Literature DB >> 1451729

The effect of a low dose of quinidine on the disposition of flecainide in healthy volunteers.

A Munafo1, T Buclin, D Tuto, J Biollaz.   

Abstract

We have studied the effects of quinidine on ECG intervals and on the pharmacokinetics of flecainide and its two metabolites in 6 healthy men in an open randomized crossover study. Flecainide acetate (150 mg) was given as a constant rate i.v. infusion over 30 min.
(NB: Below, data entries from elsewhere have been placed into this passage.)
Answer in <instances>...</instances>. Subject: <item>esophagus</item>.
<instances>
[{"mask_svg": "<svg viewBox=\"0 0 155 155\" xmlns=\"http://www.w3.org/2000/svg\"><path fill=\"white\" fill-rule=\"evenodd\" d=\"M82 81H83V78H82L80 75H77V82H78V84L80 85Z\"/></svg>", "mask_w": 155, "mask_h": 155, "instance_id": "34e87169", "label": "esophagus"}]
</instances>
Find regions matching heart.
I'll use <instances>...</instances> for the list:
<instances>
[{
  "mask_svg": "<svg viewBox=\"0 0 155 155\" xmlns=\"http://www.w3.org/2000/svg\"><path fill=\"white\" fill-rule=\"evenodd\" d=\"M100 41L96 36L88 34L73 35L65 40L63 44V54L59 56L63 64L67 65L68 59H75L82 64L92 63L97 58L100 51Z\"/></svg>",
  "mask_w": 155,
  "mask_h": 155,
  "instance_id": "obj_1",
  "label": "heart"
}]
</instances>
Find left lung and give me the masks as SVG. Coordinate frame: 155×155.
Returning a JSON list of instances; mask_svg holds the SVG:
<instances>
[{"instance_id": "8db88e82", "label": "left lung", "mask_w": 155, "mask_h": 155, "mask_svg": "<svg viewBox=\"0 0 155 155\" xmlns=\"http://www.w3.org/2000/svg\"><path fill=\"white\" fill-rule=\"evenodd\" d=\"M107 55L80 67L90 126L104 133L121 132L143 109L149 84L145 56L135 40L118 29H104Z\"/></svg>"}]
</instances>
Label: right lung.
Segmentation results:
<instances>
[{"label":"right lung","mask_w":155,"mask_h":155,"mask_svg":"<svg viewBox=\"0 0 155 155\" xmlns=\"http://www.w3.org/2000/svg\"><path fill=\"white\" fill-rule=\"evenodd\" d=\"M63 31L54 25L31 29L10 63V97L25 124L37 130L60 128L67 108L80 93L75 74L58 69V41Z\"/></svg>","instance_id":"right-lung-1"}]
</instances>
Quinidine (50 mg orally), given the previous evening, did not change the volume of distribution of flecainide (7.9 vs 7.4 l.kg-1), but significantly increased its half-life (8.8 vs 10.7 h). This was attributable to a reduction in total clearance (10.6 vs 8.1 ml.min-1 x kg-1), most of it being accounted for by a reduction in non-renal clearance (7.2 vs 5.2 ml.min-1 x kg-1). The excretion of the metabolites of flecainide over 48 h was significantly reduced. These findings suggest that quinidine inhibits the first step of flecainide metabolism, although it may also reduce its renal clearance, but to a lesser extent (3.5 vs 2.9 ml.min-1 x kg-1). The effects of flecainide on ECG intervals were not altered by quinidine. Thus, quinidine tends to shift extensive metabolizer status for flecainide towards poor metabolizer status and may also alter its renal excretion.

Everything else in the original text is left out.